[Rows from a spatial question set]
========

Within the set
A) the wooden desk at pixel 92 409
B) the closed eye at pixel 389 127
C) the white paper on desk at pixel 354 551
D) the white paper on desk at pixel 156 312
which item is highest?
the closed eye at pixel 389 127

========

[TASK PROMPT] Render every line of the rows above as a numbered list, leaving out any blank lines.

[SOLUTION FOR THIS EXERCISE]
1. Within the set
2. A) the wooden desk at pixel 92 409
3. B) the closed eye at pixel 389 127
4. C) the white paper on desk at pixel 354 551
5. D) the white paper on desk at pixel 156 312
6. which item is highest?
7. the closed eye at pixel 389 127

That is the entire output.